> **Selected excerpt**:
──────────
# Mountain Bikes



## Matt. (Aug 26, 2007)

Hi guys,

I know there is a few MTB's on here, so I could do with a bit of advice.

Looking to spend £400. I don't think 29er look right. The wheels just look too big. Again when side by side the 26" wheel looks tiny.

I would like Hydraulic Disk Brakes.

So I first looked at these

Carrera Vulcan - http://www.halfords.com/webapp/wcs/...goryId=165499&productId=1024756&storeId=10001

Voodoo - http://www.halfords.com/cycling/bikes/mountain-bikes/voodoo-hoodoo-mountain-bike-2013-2014-20

Then in a local bike shop they suggested Merida.

Any info/help/advice/ideas would be great.


----------



## chrisc (Jun 15, 2008)

i hava a canzo and a bokor by voodoo and think there great so id say voodoo.


----------



## Clancy (Jul 21, 2013)

Get a kona or a second hand one 

I had a 2009 kona shred, just sold it last week oddly enough. Fantastic bike, cable brakes though, never bothered me 

great fun and never gave me a single problem


----------



## Bizcam (Nov 19, 2012)

Have a look on this site http://www.tredz.co.uk/bikes


----------



## cossiecol (Jun 29, 2014)

What sort of riding are you looking to do? I assume x-trail?

Personally I would spen an extra bit (if you could) and look at Specialized. Some good starting bikes.


----------



## Kimo (Jun 7, 2013)

Just got the Bantu after loving it when it first Came out years ago

Bargain at £300


----------



## Matt. (Aug 26, 2007)

Will be on road in week and off road at weekends. 

The Carrera is £360 and Voodoo £380


----------



## Kimo (Jun 7, 2013)

Oh the hoodoo?

Not as good as it once was but still good

Should get £40 off the hoodoo though of you spend another penny


----------



## aerodynamic18 (Feb 12, 2011)

i have the previous years model of the voodoo. I completed a 85 mile bike ride on it last year on road. For on road i bought a set of on road tyres for it and it made a massive difference.
──────────
> **Exercise 1**:
In the records, write out the part that opens with the line containing "How far from" and closes with the line containing "Answer: 17.9 metres" again, changing "one another" to "each other" and keeping everything else the same.

> **Provided material**:
──────────
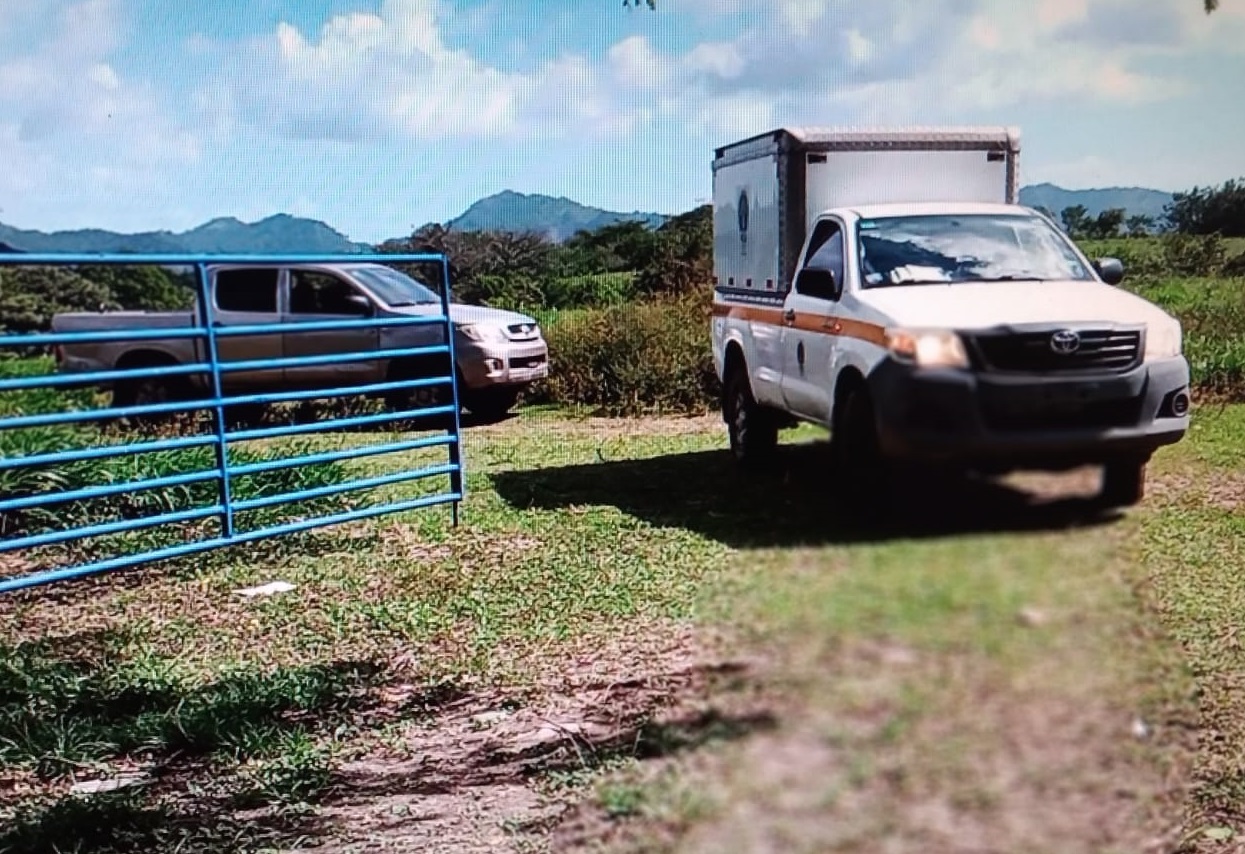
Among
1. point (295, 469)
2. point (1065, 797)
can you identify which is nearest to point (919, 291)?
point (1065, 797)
──────────
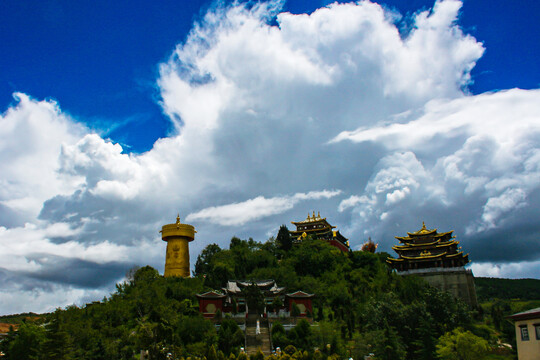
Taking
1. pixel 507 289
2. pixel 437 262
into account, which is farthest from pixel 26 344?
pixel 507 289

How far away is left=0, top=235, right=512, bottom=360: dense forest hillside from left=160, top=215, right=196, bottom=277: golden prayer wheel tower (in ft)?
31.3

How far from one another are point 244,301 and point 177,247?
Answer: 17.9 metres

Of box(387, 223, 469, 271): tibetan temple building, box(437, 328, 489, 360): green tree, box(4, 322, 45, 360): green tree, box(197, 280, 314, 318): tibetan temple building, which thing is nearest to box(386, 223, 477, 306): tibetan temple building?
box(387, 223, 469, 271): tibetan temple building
──────────
> **Exercise 2**:
In the mountain bike thread, what price does Matt. give for the Carrera?

> **Expected answer 1**:
How far from each other are point 244,301 and point 177,247?
Answer: 17.9 metres

> **Expected answer 2**:
£360